Silver Lake programs attract national interest

Pre-natal program creates bond between infant and parents


They have traveled to Manitowoc from Argentina and Australia, Malaysia and Singapore. And, whether they are educators, health professionals or entrepreneurs they leave pronouncing the ground-breaking work of Silver Lake College's Sr. Lorna Zemke nothing short of remarkable.

Sr. Zemke is the developer of LOVENOTES, an instructional program for expectant parents utilizing music and movement to create an early and lifelong bond between infants and family members. The prenatal program, conducted both in face-to-face setting and available as a self-contained, instructional package (video and audio tapes with accompanying print materials) leads to the Music for Tots sessions offered for birth to five-year-olds. The sequenced programs draw hundreds of participants to Manitowoc each school year and during the summer months.

In more recent years, the Tots program has been established at other sites in Northeastern Wisconsin, affording even more families the opportunity to give their children a foundation which manifests itself in mastery of disciplines, academic and psychosocial. The sessions also provide college students and colleagues of Sr. Zemke with ample evidence, through research, documentation and fist hand observation, that the intentional stimulation of pre-born and very young children is integral to tapping into the most fulfilling elements of human existence.

Recently, more international visitors spent time at the college campus, sitting in on Sr. Zemke's summer class, talking with other advocates of this kind of early childhood programming and considering how they may be able to transplant this pedagogical approach within their own cultures.

Petar-Kresimir Hodzic, who in September will become a fully licensed medical doctor, and his wife, Rafaela Mrdjen-Hodzic, a musician and career molecular biologist, believe that an early introduction to music is "healthful" for both mother and child and "helps to build the family unit."

The Croatian couple discovered the work of the Manitowoc-based member of the Franciscan Sisters of Christian Charity on the Internet, then began corresponding with Sr. Zemke before their visit to Silver Lake College this summer.

For Petar, the exchange helped to focus his medical career. He has decided to take a position in his country's largest center for obstetrics, the Petrova Institute in the capital city of Zagreb, where more than 3,000 births occur each year. Dr. Hodzic hopes to introduce the concepts espoused by Zemke.

In the same summer class was Allen Oh, president of Sangjiwon, Inc., the largest publisher of instructional music materials in Korea. Oh hopes to translate and market the materials associated with the LOVENOTES and Music for tots programs in his homeland of more than 40 million people and perhaps reach into other Pacific Rim countries as well.

"What Sr. Lorna has developed here (at SLC) is so well organized and universally appealing that I would be willing to stake my company's reputation and resources on bringing it to people in need."

That 'need' according to Oh, is among people who culturally and intergenerationally tend to view childbirth very clinically and with a certain amount of detachment.

"Everything about Dr. Zemke's approach speaks to the emotional richness and sanctity of the birthing and family bonding experience," said Oh.

He acknowledges the work of other pioneers working in the field of multisensory, human development including Dr. Mary Wilson of Miami University, who recommended that he visit Silver Lake College and Sr. Zemke.

"I sense that the world's transformation has begun with respect to empowering individuals at a very early age," he said.

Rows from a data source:
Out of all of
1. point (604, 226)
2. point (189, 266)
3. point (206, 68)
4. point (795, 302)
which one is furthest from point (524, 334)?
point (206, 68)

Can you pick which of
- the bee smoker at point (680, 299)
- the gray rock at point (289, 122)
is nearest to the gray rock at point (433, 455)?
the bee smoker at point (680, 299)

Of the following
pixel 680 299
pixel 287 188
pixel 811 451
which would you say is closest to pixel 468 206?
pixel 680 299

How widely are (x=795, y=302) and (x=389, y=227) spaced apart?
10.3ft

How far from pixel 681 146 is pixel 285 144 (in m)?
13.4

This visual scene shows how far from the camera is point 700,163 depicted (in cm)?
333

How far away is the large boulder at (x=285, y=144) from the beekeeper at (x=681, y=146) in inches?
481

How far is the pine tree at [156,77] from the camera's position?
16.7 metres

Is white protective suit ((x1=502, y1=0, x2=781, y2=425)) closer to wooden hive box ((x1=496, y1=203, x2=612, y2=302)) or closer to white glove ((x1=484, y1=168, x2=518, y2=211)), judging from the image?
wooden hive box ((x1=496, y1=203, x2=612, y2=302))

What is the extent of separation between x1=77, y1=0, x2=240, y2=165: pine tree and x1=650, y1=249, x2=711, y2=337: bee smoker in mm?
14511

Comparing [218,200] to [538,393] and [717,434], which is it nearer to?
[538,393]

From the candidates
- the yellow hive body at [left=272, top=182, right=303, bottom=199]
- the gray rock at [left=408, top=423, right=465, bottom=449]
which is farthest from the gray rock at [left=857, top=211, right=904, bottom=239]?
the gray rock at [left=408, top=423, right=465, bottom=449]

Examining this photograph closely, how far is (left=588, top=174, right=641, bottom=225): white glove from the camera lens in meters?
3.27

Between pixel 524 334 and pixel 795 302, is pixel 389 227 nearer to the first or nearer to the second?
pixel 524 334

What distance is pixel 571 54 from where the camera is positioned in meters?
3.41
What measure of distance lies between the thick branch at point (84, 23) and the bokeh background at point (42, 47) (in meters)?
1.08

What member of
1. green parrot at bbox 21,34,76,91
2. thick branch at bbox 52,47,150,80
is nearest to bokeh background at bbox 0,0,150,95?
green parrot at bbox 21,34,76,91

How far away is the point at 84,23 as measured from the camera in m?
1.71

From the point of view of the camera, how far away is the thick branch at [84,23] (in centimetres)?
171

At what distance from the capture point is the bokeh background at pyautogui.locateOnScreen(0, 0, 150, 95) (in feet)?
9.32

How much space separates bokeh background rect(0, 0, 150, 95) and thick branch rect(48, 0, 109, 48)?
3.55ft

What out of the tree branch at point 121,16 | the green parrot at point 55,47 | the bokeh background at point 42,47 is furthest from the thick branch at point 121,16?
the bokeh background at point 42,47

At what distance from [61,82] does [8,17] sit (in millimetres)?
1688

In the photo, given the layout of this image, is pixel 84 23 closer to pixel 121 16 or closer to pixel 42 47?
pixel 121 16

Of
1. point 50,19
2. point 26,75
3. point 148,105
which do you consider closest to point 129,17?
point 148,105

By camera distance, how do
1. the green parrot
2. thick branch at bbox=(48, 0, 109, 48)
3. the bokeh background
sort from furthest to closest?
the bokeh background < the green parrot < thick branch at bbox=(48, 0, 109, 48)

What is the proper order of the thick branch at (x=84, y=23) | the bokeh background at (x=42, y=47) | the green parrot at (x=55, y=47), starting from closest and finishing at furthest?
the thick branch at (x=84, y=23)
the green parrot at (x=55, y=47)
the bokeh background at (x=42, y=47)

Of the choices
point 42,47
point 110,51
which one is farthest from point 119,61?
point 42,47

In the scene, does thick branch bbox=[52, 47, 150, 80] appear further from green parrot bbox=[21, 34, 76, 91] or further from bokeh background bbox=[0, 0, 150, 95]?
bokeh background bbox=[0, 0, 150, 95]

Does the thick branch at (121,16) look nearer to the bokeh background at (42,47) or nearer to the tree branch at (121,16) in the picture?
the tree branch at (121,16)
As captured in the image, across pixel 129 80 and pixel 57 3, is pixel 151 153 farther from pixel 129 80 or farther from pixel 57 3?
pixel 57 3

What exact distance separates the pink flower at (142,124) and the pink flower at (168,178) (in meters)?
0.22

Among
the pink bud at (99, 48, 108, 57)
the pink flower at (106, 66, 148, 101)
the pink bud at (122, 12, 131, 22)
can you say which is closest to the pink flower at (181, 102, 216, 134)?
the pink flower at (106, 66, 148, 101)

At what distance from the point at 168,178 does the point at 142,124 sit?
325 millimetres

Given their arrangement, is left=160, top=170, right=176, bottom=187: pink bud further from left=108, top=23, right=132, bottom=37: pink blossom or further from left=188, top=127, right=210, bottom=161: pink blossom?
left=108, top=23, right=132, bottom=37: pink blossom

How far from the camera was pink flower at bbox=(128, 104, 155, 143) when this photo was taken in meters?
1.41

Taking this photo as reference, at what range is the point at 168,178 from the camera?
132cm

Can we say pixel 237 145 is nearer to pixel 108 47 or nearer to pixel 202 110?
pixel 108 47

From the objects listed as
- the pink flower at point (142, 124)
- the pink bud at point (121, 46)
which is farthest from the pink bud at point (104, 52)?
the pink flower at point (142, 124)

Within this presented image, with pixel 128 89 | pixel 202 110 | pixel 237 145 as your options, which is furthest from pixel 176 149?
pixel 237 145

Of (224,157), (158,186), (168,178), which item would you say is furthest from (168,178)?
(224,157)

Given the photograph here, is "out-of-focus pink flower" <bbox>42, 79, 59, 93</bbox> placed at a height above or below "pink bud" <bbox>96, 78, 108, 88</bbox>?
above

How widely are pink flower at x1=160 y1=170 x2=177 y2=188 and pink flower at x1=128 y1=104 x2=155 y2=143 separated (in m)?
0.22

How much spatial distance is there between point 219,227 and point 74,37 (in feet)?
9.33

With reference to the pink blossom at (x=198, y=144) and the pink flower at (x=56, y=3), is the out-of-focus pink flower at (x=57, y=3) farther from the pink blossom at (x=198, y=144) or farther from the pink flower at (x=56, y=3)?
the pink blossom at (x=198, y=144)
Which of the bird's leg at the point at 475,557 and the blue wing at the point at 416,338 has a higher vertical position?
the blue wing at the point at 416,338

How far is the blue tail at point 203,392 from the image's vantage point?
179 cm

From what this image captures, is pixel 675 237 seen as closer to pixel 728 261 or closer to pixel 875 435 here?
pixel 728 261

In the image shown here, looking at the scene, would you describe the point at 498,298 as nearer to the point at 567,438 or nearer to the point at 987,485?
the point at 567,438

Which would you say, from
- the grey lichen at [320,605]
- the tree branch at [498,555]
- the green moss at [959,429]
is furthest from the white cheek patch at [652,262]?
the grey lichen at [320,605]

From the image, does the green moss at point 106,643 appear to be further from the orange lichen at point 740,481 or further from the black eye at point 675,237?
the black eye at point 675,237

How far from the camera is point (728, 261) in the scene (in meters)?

PROBLEMS TO SOLVE -
1. Reproduce the Silver Lake College article word for word, beginning at the words "He acknowledges the" and stopping after "and Sr. Zemke.".
2. List every person mentioned by name in the Silver Lake College article.
The rows are not required for either task.

ANSWERS TO THE TASKS -
1.
He acknowledges the work of other pioneers working in the field of multisensory, human development including Dr. Mary Wilson of Miami University, who recommended that he visit Silver Lake College and Sr. Zemke.

2.
Sr. Lorna Zemke
Petar-Kresimir Hodzic
Rafaela Mrdjen-Hodzic
Allen Oh
Dr. Mary Wilson